Olly had a very good point during the DevCall pointing out that users can also edit entries outside of JabRef, and this needs be picked up by JabRef before it syncs (so the scenario is: user closes jabref > edits bib file manually > starts jabref). Regardless of where we save the local version number (in the entry or in a separate file next to the entry), the user edits don't trigger an update of the version number and thus the sync algorithm gets confused. This means we need a reliable way to make sure the local version is increased also when the user changes the bib file.

My proposal for this is as follows: In a separate file (called "sync file" in the following), we save the following:

Once JabRef starts (or more exactly loads the bib file) and there is a sync file, then JabRef will compute the hashes for all entries and compares them with the hashes in the sync file. If the hashes coincide, then we do nothing. But if the hashes are different, the user changed the entry manually and we increase the local version number. Only after this update progress, the sync with the server is initiated.

@JabRef/developers What do you think?

I'll update the issue description with the new proposal.

calixtus commented 3 years ago

Does this mean we need keep two files in the future for one library - a library file and a hash file? This would be probably the worst solution imho.

tobiasdiez commented 3 years ago

One could also store the hash in the entry itself.

But why do you think a separate file is not a good solution? There are certain advantages of storing this externally, like not polluting the entry with sync-related data (makes it easier to send the entry to other people) and users cannot accidentally delete/modify the sync-data making everything more robust. On the other hand, it shouldn't be too hard to store the file out of sight of the user (say in %AppData%) so that they don't even notice we keep this data.

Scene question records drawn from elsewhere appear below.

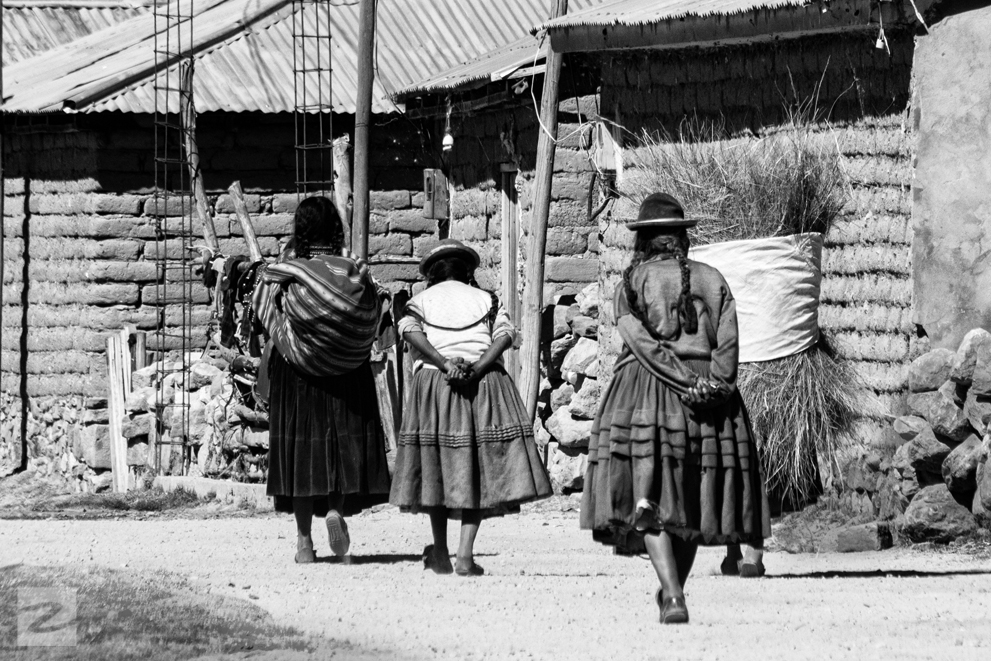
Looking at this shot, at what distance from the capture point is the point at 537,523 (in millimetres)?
9789

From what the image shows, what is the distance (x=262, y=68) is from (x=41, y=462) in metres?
4.27

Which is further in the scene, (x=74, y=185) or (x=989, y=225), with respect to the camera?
(x=74, y=185)

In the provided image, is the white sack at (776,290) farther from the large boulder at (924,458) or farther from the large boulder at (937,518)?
the large boulder at (937,518)

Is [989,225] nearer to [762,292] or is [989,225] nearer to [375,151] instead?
[762,292]

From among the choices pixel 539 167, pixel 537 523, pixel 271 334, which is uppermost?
pixel 539 167

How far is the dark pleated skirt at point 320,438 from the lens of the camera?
7410 millimetres

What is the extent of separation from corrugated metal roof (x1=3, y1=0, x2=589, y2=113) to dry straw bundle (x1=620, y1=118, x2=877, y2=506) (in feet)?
19.7

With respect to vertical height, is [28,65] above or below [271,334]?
above

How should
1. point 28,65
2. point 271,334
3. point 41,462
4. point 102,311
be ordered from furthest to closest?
point 28,65 → point 41,462 → point 102,311 → point 271,334

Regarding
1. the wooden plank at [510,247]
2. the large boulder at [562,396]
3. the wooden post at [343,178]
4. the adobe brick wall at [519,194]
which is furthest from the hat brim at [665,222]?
the wooden post at [343,178]

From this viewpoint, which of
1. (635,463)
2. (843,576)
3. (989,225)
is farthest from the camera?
(989,225)

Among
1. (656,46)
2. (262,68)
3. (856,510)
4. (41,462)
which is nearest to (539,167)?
(656,46)

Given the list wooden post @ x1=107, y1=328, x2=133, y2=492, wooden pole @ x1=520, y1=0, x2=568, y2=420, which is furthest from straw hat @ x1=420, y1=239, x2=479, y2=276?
wooden post @ x1=107, y1=328, x2=133, y2=492

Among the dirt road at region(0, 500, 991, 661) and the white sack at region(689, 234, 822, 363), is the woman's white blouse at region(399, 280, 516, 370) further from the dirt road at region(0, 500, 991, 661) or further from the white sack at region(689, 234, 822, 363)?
the white sack at region(689, 234, 822, 363)
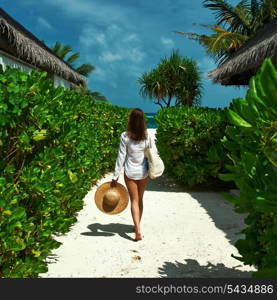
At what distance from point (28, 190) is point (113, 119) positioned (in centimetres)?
793

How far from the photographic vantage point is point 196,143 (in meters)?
8.48

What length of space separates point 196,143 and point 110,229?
11.6 feet

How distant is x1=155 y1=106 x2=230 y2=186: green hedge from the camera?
8266 millimetres

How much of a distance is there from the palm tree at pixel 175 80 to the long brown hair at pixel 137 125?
118 ft

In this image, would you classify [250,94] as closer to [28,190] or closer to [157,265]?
[28,190]

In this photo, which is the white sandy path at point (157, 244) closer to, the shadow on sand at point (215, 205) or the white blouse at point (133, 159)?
the shadow on sand at point (215, 205)

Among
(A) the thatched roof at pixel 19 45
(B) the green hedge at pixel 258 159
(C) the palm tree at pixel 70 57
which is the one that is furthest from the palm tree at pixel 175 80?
(B) the green hedge at pixel 258 159

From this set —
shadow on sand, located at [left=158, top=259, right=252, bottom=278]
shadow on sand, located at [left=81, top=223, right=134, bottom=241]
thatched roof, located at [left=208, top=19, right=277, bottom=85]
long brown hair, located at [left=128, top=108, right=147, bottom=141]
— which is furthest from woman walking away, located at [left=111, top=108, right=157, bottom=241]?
thatched roof, located at [left=208, top=19, right=277, bottom=85]

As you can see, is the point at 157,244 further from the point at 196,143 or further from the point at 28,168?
the point at 196,143

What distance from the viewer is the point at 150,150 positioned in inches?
205

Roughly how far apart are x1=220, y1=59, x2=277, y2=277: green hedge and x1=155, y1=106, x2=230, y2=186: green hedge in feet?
16.9

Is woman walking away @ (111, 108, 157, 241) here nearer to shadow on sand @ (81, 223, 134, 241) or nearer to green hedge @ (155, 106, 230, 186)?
shadow on sand @ (81, 223, 134, 241)

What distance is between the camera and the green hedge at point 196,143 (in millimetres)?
8266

calixtus commented 3 years ago

My concern was regarding the portability of the libraries across different PCs. Would you have to share the hash files then too?

tobiasdiez commented 3 years ago

No, the user doesn't need to copy these hash files and they are solely managed by JabRef. If the hash file is not existing, then JabRef downloads the most recent version of the entries from the database, and compares them with the local entries. Any changes are treated as conflicts and need to be handled manually by the user (since we don't know which version is older/newer). And then the hash file is created.

However, if the database is sync externally as well (say using git or dropbox), there is a small performance advantage to sync the hashed file as well (which can be taken as an argument for embedding the hash in the entry itself). For example, consider the following scenario (with no sharing of the hashed file):

If the hash file are shared, then the changes via the git sync are not recognized as external changes and no unnecessary server query is invoked.

That's the only small advantage I see for storing the hashed entry in the entry itself.

calixtus commented 3 years ago

Yes, that was more or less what I meant. 😅 But if you say the performance disadvantage is negligible if not sharing the hash file as well, I guess it's ok.